"That must be sufficiently dangerous," Mr. Iglesias remarked.
"Bless you, yes. Players breaks their backs pretty frequent, and cuts the ponies about most cruel—"
He ceased speaking abruptly, jammed the brake down with his heel in response to the conductor's bell, and drew the sweating horses up short to permit the ingress of fresh passengers. This accomplished, the omnibus lumbered onwards while Dominic Iglesias fell into further meditation.

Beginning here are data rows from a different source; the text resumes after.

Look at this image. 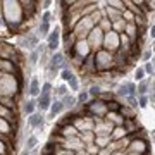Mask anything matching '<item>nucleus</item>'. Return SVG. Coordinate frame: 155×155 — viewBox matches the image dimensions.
<instances>
[{
    "label": "nucleus",
    "instance_id": "nucleus-1",
    "mask_svg": "<svg viewBox=\"0 0 155 155\" xmlns=\"http://www.w3.org/2000/svg\"><path fill=\"white\" fill-rule=\"evenodd\" d=\"M64 148H62L59 143H53V141H48V143L43 146V150H41V155H57L59 152H62Z\"/></svg>",
    "mask_w": 155,
    "mask_h": 155
},
{
    "label": "nucleus",
    "instance_id": "nucleus-2",
    "mask_svg": "<svg viewBox=\"0 0 155 155\" xmlns=\"http://www.w3.org/2000/svg\"><path fill=\"white\" fill-rule=\"evenodd\" d=\"M57 47H59V30L55 28V30L48 35V50L55 52Z\"/></svg>",
    "mask_w": 155,
    "mask_h": 155
},
{
    "label": "nucleus",
    "instance_id": "nucleus-3",
    "mask_svg": "<svg viewBox=\"0 0 155 155\" xmlns=\"http://www.w3.org/2000/svg\"><path fill=\"white\" fill-rule=\"evenodd\" d=\"M64 66V57H62V53H53L50 59V69L52 71H55L57 67H62Z\"/></svg>",
    "mask_w": 155,
    "mask_h": 155
},
{
    "label": "nucleus",
    "instance_id": "nucleus-4",
    "mask_svg": "<svg viewBox=\"0 0 155 155\" xmlns=\"http://www.w3.org/2000/svg\"><path fill=\"white\" fill-rule=\"evenodd\" d=\"M36 105L40 107L41 110L50 109V95H43V93H41L40 97H38V103H36Z\"/></svg>",
    "mask_w": 155,
    "mask_h": 155
},
{
    "label": "nucleus",
    "instance_id": "nucleus-5",
    "mask_svg": "<svg viewBox=\"0 0 155 155\" xmlns=\"http://www.w3.org/2000/svg\"><path fill=\"white\" fill-rule=\"evenodd\" d=\"M30 124H31V128H40V126H43V117H41V114H31Z\"/></svg>",
    "mask_w": 155,
    "mask_h": 155
},
{
    "label": "nucleus",
    "instance_id": "nucleus-6",
    "mask_svg": "<svg viewBox=\"0 0 155 155\" xmlns=\"http://www.w3.org/2000/svg\"><path fill=\"white\" fill-rule=\"evenodd\" d=\"M30 93L33 97H40V83H38V78H33L30 83Z\"/></svg>",
    "mask_w": 155,
    "mask_h": 155
},
{
    "label": "nucleus",
    "instance_id": "nucleus-7",
    "mask_svg": "<svg viewBox=\"0 0 155 155\" xmlns=\"http://www.w3.org/2000/svg\"><path fill=\"white\" fill-rule=\"evenodd\" d=\"M62 110H64V105H62V102L57 100L55 103H52V105H50V117H55V115H57V114H61Z\"/></svg>",
    "mask_w": 155,
    "mask_h": 155
},
{
    "label": "nucleus",
    "instance_id": "nucleus-8",
    "mask_svg": "<svg viewBox=\"0 0 155 155\" xmlns=\"http://www.w3.org/2000/svg\"><path fill=\"white\" fill-rule=\"evenodd\" d=\"M74 103H76V98H74V97H69V95H66V97H64V100H62V105H64V107H67V109H71Z\"/></svg>",
    "mask_w": 155,
    "mask_h": 155
},
{
    "label": "nucleus",
    "instance_id": "nucleus-9",
    "mask_svg": "<svg viewBox=\"0 0 155 155\" xmlns=\"http://www.w3.org/2000/svg\"><path fill=\"white\" fill-rule=\"evenodd\" d=\"M35 105H36V102H33V100H30L28 103H24V112L26 114H35Z\"/></svg>",
    "mask_w": 155,
    "mask_h": 155
},
{
    "label": "nucleus",
    "instance_id": "nucleus-10",
    "mask_svg": "<svg viewBox=\"0 0 155 155\" xmlns=\"http://www.w3.org/2000/svg\"><path fill=\"white\" fill-rule=\"evenodd\" d=\"M48 33V21H41V24H40V35L41 36H45Z\"/></svg>",
    "mask_w": 155,
    "mask_h": 155
},
{
    "label": "nucleus",
    "instance_id": "nucleus-11",
    "mask_svg": "<svg viewBox=\"0 0 155 155\" xmlns=\"http://www.w3.org/2000/svg\"><path fill=\"white\" fill-rule=\"evenodd\" d=\"M35 146H36V138H35V136H30V138H28V150H33Z\"/></svg>",
    "mask_w": 155,
    "mask_h": 155
},
{
    "label": "nucleus",
    "instance_id": "nucleus-12",
    "mask_svg": "<svg viewBox=\"0 0 155 155\" xmlns=\"http://www.w3.org/2000/svg\"><path fill=\"white\" fill-rule=\"evenodd\" d=\"M69 86H71V90H78V79H76V76H71V79H69Z\"/></svg>",
    "mask_w": 155,
    "mask_h": 155
},
{
    "label": "nucleus",
    "instance_id": "nucleus-13",
    "mask_svg": "<svg viewBox=\"0 0 155 155\" xmlns=\"http://www.w3.org/2000/svg\"><path fill=\"white\" fill-rule=\"evenodd\" d=\"M50 92H52V84L50 83H45L43 88H41V93H43V95H50Z\"/></svg>",
    "mask_w": 155,
    "mask_h": 155
},
{
    "label": "nucleus",
    "instance_id": "nucleus-14",
    "mask_svg": "<svg viewBox=\"0 0 155 155\" xmlns=\"http://www.w3.org/2000/svg\"><path fill=\"white\" fill-rule=\"evenodd\" d=\"M71 76H72L71 71H67V69H62V79H64V81H69V79H71Z\"/></svg>",
    "mask_w": 155,
    "mask_h": 155
},
{
    "label": "nucleus",
    "instance_id": "nucleus-15",
    "mask_svg": "<svg viewBox=\"0 0 155 155\" xmlns=\"http://www.w3.org/2000/svg\"><path fill=\"white\" fill-rule=\"evenodd\" d=\"M86 98H88V93H79L78 95V102H81V103L86 102Z\"/></svg>",
    "mask_w": 155,
    "mask_h": 155
},
{
    "label": "nucleus",
    "instance_id": "nucleus-16",
    "mask_svg": "<svg viewBox=\"0 0 155 155\" xmlns=\"http://www.w3.org/2000/svg\"><path fill=\"white\" fill-rule=\"evenodd\" d=\"M90 95H93V97L100 95V90H98V86H92V88H90Z\"/></svg>",
    "mask_w": 155,
    "mask_h": 155
},
{
    "label": "nucleus",
    "instance_id": "nucleus-17",
    "mask_svg": "<svg viewBox=\"0 0 155 155\" xmlns=\"http://www.w3.org/2000/svg\"><path fill=\"white\" fill-rule=\"evenodd\" d=\"M36 59H38V50H35L33 53L30 55V61H31V64H35L36 62Z\"/></svg>",
    "mask_w": 155,
    "mask_h": 155
},
{
    "label": "nucleus",
    "instance_id": "nucleus-18",
    "mask_svg": "<svg viewBox=\"0 0 155 155\" xmlns=\"http://www.w3.org/2000/svg\"><path fill=\"white\" fill-rule=\"evenodd\" d=\"M66 92H67L66 86H59V88H57V95H66Z\"/></svg>",
    "mask_w": 155,
    "mask_h": 155
},
{
    "label": "nucleus",
    "instance_id": "nucleus-19",
    "mask_svg": "<svg viewBox=\"0 0 155 155\" xmlns=\"http://www.w3.org/2000/svg\"><path fill=\"white\" fill-rule=\"evenodd\" d=\"M136 79H143V69H138L136 71Z\"/></svg>",
    "mask_w": 155,
    "mask_h": 155
},
{
    "label": "nucleus",
    "instance_id": "nucleus-20",
    "mask_svg": "<svg viewBox=\"0 0 155 155\" xmlns=\"http://www.w3.org/2000/svg\"><path fill=\"white\" fill-rule=\"evenodd\" d=\"M140 107H146V97H141V98H140Z\"/></svg>",
    "mask_w": 155,
    "mask_h": 155
},
{
    "label": "nucleus",
    "instance_id": "nucleus-21",
    "mask_svg": "<svg viewBox=\"0 0 155 155\" xmlns=\"http://www.w3.org/2000/svg\"><path fill=\"white\" fill-rule=\"evenodd\" d=\"M145 71H146V72H152V71H154L152 64H146V66H145Z\"/></svg>",
    "mask_w": 155,
    "mask_h": 155
},
{
    "label": "nucleus",
    "instance_id": "nucleus-22",
    "mask_svg": "<svg viewBox=\"0 0 155 155\" xmlns=\"http://www.w3.org/2000/svg\"><path fill=\"white\" fill-rule=\"evenodd\" d=\"M140 92H141V93L146 92V84H145V83H141V84H140Z\"/></svg>",
    "mask_w": 155,
    "mask_h": 155
},
{
    "label": "nucleus",
    "instance_id": "nucleus-23",
    "mask_svg": "<svg viewBox=\"0 0 155 155\" xmlns=\"http://www.w3.org/2000/svg\"><path fill=\"white\" fill-rule=\"evenodd\" d=\"M152 36L155 38V26H152Z\"/></svg>",
    "mask_w": 155,
    "mask_h": 155
},
{
    "label": "nucleus",
    "instance_id": "nucleus-24",
    "mask_svg": "<svg viewBox=\"0 0 155 155\" xmlns=\"http://www.w3.org/2000/svg\"><path fill=\"white\" fill-rule=\"evenodd\" d=\"M64 155H67V154H64ZM69 155H71V154H69Z\"/></svg>",
    "mask_w": 155,
    "mask_h": 155
}]
</instances>
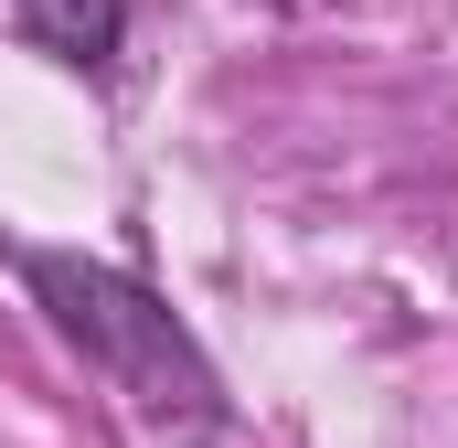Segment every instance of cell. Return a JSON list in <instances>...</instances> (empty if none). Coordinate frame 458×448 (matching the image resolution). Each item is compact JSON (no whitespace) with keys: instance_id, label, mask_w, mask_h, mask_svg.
I'll return each instance as SVG.
<instances>
[{"instance_id":"2","label":"cell","mask_w":458,"mask_h":448,"mask_svg":"<svg viewBox=\"0 0 458 448\" xmlns=\"http://www.w3.org/2000/svg\"><path fill=\"white\" fill-rule=\"evenodd\" d=\"M21 32H32L43 54H64V65L107 75L117 43H128V0H21Z\"/></svg>"},{"instance_id":"1","label":"cell","mask_w":458,"mask_h":448,"mask_svg":"<svg viewBox=\"0 0 458 448\" xmlns=\"http://www.w3.org/2000/svg\"><path fill=\"white\" fill-rule=\"evenodd\" d=\"M21 278H32L43 321L75 341L139 417H160V427H225V374L171 321V299H149L128 267H97L75 246H21Z\"/></svg>"}]
</instances>
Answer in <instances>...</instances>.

The explanation vouchsafed him was still far from explicit; yet this much of illumination he gained from it, namely, the assurance that all these goodly personages, Alaric Barking and his sweet companion among them, were on pleasure bent. One and all they fared forth, on this heavy summer afternoon, in search of amusement—in search of that intangible yet very powerful factor in human affairs to which it is given to lift the too great weight of seriousness from mortal life, cheating perception of relentless actualities, helping to restore the balance, helping men to hope, to laugh, and to forget. Perceiving all which, conscious moreover of the near neighbourhood of Loneliness on the right hand and Old Age on the left, Iglesias began to bestow on these votaries of pleasure a more earnest attention, recognising in them the possessors of a secret which it greatly behoved him to enter into possession of likewise. In what, he asked himself, did it actually consist, this to him practically unknown quantity, amusement? How was the spirit of it cultivated, the enjoyment of it consciously attained? How far did it reside in inward attitude, how far in outward circumstance? In a word, how did they all do it? It was very incumbent upon him to learn, and he admitted a ridiculous ignorance.
CHAPTER III
Thus had the chapter of labour ended, and that of leisure opened. And it was with the sadness of things terminated very strongly upon him that, as Frederick, the German-Swiss valet, finished clearing the dinner-table and departed, Mr. Iglesias looked forth over the neatly protected verdure of Trimmer's Green in the evening quiet. The smugly pacific aspect of the place irritated him. He was aware of a great emptiness. And very certainly the scene before him offered no solution of the problem of the filling of that emptiness. And somehow or other it had to be filled—Iglesias knew that, knew it through every fibre of him—or life would be simply insupportable. Meanwhile from the public drawing-room below came sounds of revelry, innocent enough yet hardly calculated to soothe over-strained nerves. Little Mr. Farge—whose thin and reedy tenor carried as does a penny whistle—gave forth the refrain of a song just then popular in metropolitan music-halls.
"They're keeping latish hours at the Convalescent Home," piped Mr. Farge; while his friend and devout admirer, Albert Edward Worthington, tore at the banjo strings and the ladies tittered.
Iglesias listened in a somewhat grim spirit of endurance. On the far side of the Green he could see the gaslights in the Lovegroves' dining-room. These appeared to watch him rather uncomfortably, as with three supplicating and reproachful eyes. He debated whether he would not take his hat, step across, and tell his old friend what had happened—it would at least relieve him of the sound of little Farge's serenading. But his pride recoiled somehow. Good souls, man and wife, they would be full of solicitude and kindness; but they would say the wrong thing. They would not understand. How, indeed, should they, being wholly at one with their surroundings—unimaginative, domestic, British middle-class, with its virtues and limitations aggressively in evidence? George Lovegrove would suggest some minor municipal office, or membership of the local borough council, as a crown of consolation. His wife would skirt round the subject of matrimony. She had done so before now; and Iglesias, while presenting a dignified front to the enemy, had inwardly shuddered. She was an excellent, estimable woman; but when ponderously arch, when extensively sly! Oh, dear no! It didn't do. Her gambols were too sadly suggestive of those of a skittish hippopotamus. Dominic Iglesias was conscious that he had a skin too little to-night; he could not witness them with philosophy. The kindliest intention, the best-meant words, might cause him extravagant annoyance.
He turned away from the window and took a turn the length of the room—a tall, distinct, and even stately figure in the thickening dusk. He felt rather horribly desolate. He was fairly frightened by the greatness of the emptiness, within and about him, engendered by absence of employment. He had little to reproach himself with. His record was cleaner than most men's—he could not but know that. He had sacrificed personal ambition, personal happiness, to the service of one supremely dear to him. Not for a moment did he regret it. Had it to be done all over again, without hesitation he would do it. Still there was no blinking facts. Here was the nemesis, not of ill living, but of good—namely, emptiness, loneliness, homelessness, Old Age here at his elbow, Death waiting there ahead.